How does this metaphor work for you?
~Andy Grant, certified facilitator
ADAPTED FROM ORIGINAL IMAGE: Lateral mark - Wikipedia
Interesting metaphor and nice drawing. In my own experience as facilitator - and when training others - the skill to navigate - in realtime - but also foresee and plan ahead or around objections, is an important skill to have as a facilitator. But I also see the ability to ‘dissolve’ objections as a facilitator and integrate them in a proposal as a key skill to have. So it’s not just navigating around objections (avoiding the buoys), but sometimes it’s also sailing your ship straight for them, dealing with them and dissolving them in the process…
Thanks for your reflections, Egon.

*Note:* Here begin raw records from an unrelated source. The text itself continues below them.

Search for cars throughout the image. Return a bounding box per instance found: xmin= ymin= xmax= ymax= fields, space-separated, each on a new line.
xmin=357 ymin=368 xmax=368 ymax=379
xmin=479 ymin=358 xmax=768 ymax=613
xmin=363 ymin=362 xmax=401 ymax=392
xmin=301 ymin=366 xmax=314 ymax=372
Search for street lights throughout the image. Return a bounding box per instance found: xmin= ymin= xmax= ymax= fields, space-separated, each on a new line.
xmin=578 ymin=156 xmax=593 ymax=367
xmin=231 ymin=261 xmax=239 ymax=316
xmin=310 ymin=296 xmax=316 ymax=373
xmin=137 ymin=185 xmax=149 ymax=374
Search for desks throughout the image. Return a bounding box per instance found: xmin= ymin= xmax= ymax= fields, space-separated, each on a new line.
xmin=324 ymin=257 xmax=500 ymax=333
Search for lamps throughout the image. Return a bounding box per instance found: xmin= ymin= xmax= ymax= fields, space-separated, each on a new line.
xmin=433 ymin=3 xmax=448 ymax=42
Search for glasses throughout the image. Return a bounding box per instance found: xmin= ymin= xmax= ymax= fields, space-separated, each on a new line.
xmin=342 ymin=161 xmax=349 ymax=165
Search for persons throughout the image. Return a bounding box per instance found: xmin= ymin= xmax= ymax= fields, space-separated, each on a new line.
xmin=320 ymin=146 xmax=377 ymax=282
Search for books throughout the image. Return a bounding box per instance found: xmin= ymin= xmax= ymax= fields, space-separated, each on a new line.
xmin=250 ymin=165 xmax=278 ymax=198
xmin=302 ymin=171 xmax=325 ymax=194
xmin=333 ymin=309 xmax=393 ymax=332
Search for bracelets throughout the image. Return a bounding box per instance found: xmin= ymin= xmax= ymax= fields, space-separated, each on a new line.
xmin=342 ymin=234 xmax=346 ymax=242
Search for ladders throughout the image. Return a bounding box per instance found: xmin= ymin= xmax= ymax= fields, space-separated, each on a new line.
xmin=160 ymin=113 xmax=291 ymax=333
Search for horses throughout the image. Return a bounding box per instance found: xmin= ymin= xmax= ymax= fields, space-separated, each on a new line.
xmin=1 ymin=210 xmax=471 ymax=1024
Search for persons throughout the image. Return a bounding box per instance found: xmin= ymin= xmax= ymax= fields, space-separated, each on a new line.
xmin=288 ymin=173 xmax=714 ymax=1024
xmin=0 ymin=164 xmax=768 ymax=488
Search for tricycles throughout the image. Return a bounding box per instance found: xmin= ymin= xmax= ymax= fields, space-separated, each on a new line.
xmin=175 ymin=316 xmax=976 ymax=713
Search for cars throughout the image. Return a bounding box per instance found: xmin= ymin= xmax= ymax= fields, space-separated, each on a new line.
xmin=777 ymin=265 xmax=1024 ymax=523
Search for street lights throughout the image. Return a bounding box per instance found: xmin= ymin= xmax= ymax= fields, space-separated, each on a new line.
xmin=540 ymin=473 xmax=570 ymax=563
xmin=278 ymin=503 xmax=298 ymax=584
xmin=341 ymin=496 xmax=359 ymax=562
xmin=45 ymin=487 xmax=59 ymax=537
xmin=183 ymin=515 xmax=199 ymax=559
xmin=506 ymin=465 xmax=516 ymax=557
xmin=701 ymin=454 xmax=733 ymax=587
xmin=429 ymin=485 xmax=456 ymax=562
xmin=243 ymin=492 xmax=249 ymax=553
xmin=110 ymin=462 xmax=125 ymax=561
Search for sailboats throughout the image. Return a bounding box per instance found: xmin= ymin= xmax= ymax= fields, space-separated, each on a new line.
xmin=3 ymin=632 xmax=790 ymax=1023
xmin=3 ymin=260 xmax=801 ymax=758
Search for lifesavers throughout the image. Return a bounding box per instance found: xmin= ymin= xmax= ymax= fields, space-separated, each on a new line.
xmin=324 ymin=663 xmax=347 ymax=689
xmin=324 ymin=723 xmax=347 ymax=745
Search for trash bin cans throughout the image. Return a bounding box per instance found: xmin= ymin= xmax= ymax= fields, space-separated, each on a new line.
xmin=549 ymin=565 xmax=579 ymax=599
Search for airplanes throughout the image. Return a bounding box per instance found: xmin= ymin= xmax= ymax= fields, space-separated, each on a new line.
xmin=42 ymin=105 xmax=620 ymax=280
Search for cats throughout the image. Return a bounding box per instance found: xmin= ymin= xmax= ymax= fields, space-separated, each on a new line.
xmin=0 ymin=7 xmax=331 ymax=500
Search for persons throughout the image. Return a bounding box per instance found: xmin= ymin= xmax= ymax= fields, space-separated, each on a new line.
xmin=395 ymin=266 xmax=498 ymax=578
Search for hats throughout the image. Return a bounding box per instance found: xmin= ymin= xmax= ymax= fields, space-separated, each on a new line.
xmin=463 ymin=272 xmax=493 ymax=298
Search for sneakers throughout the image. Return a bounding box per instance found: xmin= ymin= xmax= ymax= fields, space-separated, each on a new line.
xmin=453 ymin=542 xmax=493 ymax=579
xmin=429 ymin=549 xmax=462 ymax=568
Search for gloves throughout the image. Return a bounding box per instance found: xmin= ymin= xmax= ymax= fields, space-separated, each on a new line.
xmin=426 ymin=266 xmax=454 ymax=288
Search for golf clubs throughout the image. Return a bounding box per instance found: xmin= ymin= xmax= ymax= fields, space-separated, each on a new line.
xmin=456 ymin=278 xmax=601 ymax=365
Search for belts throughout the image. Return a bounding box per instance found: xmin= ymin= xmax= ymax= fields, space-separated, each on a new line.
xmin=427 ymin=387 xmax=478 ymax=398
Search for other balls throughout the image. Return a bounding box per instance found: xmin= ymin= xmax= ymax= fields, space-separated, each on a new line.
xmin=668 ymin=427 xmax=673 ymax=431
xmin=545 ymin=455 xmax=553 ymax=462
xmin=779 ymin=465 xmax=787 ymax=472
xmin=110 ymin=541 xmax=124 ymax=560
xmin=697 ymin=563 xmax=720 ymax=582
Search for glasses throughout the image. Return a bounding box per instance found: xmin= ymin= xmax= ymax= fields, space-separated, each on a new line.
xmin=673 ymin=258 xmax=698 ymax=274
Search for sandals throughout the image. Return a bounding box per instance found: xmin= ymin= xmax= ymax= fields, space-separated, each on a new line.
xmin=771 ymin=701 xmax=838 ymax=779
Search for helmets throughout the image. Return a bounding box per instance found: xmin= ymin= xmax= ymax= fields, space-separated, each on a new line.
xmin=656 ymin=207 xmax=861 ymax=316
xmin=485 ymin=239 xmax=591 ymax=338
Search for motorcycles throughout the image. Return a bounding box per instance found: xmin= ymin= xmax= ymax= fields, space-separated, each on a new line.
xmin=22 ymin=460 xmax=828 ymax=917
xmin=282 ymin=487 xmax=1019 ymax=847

Dissolving and integrating objections sounds like the process of digestion, and it also works for me. Hmmm. More to ponder.
With a quick search of the phrase, “navigating objections,” I found a potential downside of the navigation theme: It has been used for some time in corporate sales, dealing with objections by potential customers. That leads me to wonder how we employ powers of persuasion in sociocracy and to what end. How is what we do, similar to and different from a sales pitch?